- **WRITTEN INSTRUCTION**
Print verbatim everything in the rows below from the line containing "Which would you pick from" down through the final row.
━━━━━ DATASET RECORDS
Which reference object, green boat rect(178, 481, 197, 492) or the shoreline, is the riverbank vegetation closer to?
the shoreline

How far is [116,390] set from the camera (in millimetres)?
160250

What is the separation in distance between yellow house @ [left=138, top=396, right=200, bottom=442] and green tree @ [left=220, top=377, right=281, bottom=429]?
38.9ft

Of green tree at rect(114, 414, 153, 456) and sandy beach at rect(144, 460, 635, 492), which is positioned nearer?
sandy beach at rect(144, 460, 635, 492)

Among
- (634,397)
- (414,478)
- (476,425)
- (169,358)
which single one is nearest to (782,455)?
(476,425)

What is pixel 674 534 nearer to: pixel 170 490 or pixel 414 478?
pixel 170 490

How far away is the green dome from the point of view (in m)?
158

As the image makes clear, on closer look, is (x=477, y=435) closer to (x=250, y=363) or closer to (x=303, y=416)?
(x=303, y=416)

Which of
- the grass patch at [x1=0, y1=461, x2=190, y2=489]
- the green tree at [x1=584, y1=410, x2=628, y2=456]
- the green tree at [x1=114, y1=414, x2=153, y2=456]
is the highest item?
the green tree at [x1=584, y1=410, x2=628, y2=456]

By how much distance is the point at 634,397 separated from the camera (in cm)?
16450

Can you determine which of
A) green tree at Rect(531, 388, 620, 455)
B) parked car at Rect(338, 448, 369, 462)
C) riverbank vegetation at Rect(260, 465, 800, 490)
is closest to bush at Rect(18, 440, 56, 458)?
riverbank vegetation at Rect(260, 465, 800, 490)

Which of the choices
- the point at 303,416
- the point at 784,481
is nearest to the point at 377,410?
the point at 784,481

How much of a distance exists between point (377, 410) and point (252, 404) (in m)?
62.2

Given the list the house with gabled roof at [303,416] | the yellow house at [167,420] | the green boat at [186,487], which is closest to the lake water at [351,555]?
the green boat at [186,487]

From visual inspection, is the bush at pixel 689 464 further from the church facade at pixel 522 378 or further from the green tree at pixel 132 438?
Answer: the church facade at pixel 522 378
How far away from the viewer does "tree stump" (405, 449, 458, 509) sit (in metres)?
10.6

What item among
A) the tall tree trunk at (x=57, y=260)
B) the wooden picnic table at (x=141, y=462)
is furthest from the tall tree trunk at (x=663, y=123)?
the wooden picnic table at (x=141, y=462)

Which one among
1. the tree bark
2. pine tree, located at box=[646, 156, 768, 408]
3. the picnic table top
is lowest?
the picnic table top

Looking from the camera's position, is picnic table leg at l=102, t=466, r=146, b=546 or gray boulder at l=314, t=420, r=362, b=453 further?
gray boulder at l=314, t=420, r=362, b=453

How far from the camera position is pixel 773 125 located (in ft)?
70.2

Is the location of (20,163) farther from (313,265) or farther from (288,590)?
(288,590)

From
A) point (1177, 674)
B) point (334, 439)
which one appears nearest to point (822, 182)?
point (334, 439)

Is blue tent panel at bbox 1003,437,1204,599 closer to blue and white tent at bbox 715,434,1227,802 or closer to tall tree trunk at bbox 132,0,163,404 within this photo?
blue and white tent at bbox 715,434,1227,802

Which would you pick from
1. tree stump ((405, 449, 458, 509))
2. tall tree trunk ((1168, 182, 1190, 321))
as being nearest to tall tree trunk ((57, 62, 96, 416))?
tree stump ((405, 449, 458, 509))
━━━━━━━━━━
- **SOLUTION TO THIS PROBLEM**
Which would you pick from
1. tree stump ((405, 449, 458, 509))
2. tall tree trunk ((1168, 182, 1190, 321))
as being nearest to tall tree trunk ((57, 62, 96, 416))?
tree stump ((405, 449, 458, 509))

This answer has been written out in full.